Task to carry out :: From the material below, return exactly the lines starting at the one that holds "TeamVodafone 2012 livery" and ending at the one that holds "Velvet Block Heel". Pictures stay out of the answer.

Recorded data ::
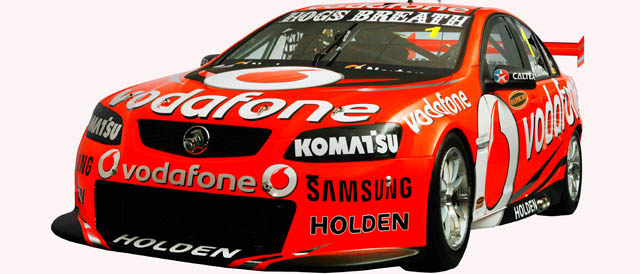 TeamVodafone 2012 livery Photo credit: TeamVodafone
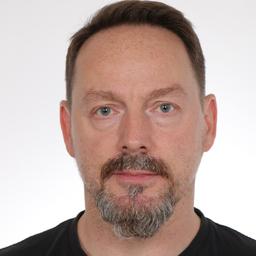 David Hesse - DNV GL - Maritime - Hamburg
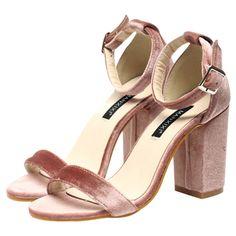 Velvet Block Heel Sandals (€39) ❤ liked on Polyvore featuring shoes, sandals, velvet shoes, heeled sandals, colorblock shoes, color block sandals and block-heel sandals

--

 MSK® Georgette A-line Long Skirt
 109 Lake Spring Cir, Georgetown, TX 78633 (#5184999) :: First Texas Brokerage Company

Answer for the task ::
 TeamVodafone 2012 livery Photo credit: TeamVodafone
 David Hesse - DNV GL - Maritime - Hamburg
 Velvet Block Heel Sandals (€39) ❤ liked on Polyvore featuring shoes, sandals, velvet shoes, heeled sandals, colorblock shoes, color block sandals and block-heel sandals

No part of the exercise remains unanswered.